Task objective = In the entries below, how many lines hold the string "United"? Answer with the number only.

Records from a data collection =
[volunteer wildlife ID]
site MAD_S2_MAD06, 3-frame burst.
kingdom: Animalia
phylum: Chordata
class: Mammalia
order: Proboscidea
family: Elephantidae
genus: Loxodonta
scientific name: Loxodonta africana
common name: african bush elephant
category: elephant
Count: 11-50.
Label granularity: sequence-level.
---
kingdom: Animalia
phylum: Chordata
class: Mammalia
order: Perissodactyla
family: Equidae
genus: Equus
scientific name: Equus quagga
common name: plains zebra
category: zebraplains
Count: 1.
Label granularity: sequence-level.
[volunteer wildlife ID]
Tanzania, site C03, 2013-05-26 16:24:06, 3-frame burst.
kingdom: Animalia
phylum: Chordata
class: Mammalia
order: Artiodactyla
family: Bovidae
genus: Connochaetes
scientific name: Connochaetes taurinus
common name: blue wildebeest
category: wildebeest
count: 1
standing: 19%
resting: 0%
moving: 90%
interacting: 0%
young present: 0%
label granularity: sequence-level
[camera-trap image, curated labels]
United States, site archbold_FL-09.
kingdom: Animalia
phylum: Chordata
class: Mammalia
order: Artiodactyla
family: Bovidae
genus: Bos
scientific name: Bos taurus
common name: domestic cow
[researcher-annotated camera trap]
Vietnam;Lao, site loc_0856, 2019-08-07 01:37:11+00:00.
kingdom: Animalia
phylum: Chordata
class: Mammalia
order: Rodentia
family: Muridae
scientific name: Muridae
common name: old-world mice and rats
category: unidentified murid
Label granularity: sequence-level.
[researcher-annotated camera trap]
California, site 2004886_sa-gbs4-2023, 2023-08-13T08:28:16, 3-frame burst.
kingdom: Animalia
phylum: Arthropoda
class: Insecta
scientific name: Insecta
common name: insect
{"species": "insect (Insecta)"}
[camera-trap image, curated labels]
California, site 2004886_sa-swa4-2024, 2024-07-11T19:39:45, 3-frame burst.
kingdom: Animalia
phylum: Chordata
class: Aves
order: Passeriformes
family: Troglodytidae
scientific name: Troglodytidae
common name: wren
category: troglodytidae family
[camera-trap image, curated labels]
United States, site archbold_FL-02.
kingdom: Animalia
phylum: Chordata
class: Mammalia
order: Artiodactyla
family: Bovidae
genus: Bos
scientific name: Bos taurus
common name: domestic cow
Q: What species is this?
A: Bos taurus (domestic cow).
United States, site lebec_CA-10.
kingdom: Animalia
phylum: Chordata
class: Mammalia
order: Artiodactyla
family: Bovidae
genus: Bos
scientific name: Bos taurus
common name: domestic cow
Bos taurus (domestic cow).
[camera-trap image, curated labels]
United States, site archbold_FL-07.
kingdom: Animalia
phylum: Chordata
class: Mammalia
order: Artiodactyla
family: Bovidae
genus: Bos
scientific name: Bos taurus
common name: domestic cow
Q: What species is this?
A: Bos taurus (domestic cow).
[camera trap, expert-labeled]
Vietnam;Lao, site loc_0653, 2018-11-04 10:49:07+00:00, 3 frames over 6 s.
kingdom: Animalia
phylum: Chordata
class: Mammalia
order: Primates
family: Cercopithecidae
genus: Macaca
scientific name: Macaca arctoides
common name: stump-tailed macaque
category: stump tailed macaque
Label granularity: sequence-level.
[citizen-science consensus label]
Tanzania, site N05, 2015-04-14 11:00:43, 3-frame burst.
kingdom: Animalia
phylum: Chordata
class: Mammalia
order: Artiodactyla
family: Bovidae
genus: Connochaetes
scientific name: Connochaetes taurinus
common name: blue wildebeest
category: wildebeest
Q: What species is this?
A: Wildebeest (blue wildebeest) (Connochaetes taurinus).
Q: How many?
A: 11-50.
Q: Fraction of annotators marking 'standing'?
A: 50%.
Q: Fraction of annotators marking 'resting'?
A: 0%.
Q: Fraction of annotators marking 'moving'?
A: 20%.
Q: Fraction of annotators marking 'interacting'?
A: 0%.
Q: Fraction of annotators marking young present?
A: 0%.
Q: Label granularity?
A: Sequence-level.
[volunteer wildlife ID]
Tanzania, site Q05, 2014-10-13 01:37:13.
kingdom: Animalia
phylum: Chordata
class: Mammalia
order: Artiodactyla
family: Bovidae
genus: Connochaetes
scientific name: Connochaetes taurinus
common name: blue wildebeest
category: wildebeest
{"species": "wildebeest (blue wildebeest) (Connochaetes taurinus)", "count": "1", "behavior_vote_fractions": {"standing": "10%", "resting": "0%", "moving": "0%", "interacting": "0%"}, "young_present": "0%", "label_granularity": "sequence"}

Output = 4